According to IDC, Indonesia recorded the highest smartphone shipments ever recorded during the second quarter of 2018, growing 22 per cent quarter over quarter and 18 per cent over the same period last year, largely attributed to a surge in Xiaomi’s shipments.
Although falling by five per cent since the Q217, Samsung still holds the biggest market share amongst all smartphone manufacturers in Indonesia, standing at 27 per cent.
However, the biggest surprise has been the growth of Xiaomi across Indonesia, growing from just three per cent in Q217 to 25 per cent market share in Q218, second only to Samsung.
Furthermore, unlike its counterparts, Xiaomi has adopted a growth strategy that leverages an internet-centric approach, conducting regular flash sales through ecommerce partners, mobile gaming, and continuous support to its fanbase community.

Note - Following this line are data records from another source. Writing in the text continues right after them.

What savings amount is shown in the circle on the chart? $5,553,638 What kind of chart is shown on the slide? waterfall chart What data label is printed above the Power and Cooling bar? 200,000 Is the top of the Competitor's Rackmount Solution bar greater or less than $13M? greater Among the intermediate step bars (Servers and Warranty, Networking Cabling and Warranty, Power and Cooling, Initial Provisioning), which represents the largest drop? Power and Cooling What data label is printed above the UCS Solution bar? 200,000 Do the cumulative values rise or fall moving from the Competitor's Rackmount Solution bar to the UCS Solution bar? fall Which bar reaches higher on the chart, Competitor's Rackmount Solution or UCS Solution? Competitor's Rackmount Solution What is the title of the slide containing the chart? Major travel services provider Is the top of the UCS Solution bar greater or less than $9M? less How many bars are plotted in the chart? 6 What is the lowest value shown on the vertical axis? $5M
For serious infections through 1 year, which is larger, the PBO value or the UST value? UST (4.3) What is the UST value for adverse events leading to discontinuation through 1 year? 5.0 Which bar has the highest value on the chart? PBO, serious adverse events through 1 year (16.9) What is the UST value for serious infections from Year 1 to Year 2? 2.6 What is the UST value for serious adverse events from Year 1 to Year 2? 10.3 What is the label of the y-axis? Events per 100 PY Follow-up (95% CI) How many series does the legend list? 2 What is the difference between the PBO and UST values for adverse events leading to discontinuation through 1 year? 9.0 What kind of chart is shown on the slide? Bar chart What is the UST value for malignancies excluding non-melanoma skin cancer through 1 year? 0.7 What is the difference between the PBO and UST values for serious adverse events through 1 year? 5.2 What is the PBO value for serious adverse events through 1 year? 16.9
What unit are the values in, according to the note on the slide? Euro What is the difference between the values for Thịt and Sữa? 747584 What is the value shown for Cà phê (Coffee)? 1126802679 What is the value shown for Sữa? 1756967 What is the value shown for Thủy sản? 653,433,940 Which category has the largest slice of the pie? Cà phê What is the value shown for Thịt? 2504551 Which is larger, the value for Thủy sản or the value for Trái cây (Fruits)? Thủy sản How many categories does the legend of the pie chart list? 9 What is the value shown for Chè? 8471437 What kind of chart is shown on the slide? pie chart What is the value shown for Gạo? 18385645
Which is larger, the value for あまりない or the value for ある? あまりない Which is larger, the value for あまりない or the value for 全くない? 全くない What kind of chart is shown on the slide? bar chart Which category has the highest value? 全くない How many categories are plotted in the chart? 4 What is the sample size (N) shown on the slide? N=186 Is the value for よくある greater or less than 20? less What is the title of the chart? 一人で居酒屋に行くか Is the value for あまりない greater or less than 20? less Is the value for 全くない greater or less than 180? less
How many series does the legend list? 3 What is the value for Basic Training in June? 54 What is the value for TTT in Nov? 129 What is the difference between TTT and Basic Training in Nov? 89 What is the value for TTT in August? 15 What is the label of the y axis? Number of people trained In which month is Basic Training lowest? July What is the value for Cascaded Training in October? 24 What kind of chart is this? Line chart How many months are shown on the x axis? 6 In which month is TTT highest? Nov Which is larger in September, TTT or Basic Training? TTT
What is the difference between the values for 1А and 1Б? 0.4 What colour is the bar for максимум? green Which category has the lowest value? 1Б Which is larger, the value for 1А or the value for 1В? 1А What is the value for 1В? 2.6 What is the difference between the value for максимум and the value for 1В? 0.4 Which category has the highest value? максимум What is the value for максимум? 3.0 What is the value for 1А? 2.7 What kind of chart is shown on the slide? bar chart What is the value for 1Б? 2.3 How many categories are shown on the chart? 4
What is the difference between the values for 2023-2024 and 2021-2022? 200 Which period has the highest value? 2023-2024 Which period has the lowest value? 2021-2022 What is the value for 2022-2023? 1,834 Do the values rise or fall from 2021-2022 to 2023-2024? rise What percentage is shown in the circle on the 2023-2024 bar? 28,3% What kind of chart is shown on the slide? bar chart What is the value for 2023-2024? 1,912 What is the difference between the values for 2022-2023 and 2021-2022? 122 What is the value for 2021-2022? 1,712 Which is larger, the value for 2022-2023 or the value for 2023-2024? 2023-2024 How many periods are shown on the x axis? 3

This approach has resulted in Xiaomi building rapid brand recognition through word of mouth and social media mentions.
“Xiaomi, which faced various growth challenges in the past, has emerged to be the dark horse in the Indonesian smartphone market, becoming the second largest player after Samsung,” said Risky Febrian, market analyst at IDC Indonesia.
“As opposed to OPPO and vivo's strategy, Xiaomi, despite its minimal marketing campaigns and thin margins for channel partners, was able to supply handsets with competitive price-to-spec ratios to the market, giving end users more value for their money.
"With this strategy, Xiaomi gradually caught up and gained significant mindshare and market share."
Rather than a threat to the channel, there are lessons and opportunities not just for Xiaomi’s competitors but for partners within the wider ecosystem as well.
While there is certainly a market for Xiaomi product offerings, the channel should be asking how they add value, especially in supplementary services because while the vendor has seen remarkable short-term growth, it is yet to be seen how such an approach will be sustainable over the medium to long-term.
This is where the channel has an opportunity to shine, with mature competitors like Samsung understanding this all too well.
“IDC expects Xiaomi will continue in this direction to attempt to win the top spot in Indonesia,” said Febrian. “In the coming quarters, other players will be forced to revisit their pricing strategies to compete effectively, and local brands are expected to be hit the hardest by Xiaomi’s disruptive gameplay.
"That said, several challenges remain for Xiaomi to wrestle with, such as supply constraints and gray shipments of its popular models, both of which will negatively impact its local pricing strategies and market demand."
In the past, OPPO and vivo made strides in the local scene with their aggressive marketing campaigns and lucrative profit margins to their channel partners.
This caused a disruption in the market, directly driving up the market share of mid-range (US$200<US$400) smartphones as consumers who were seeking to upgrade their smartphones were enticed by these ‘loud’ brands.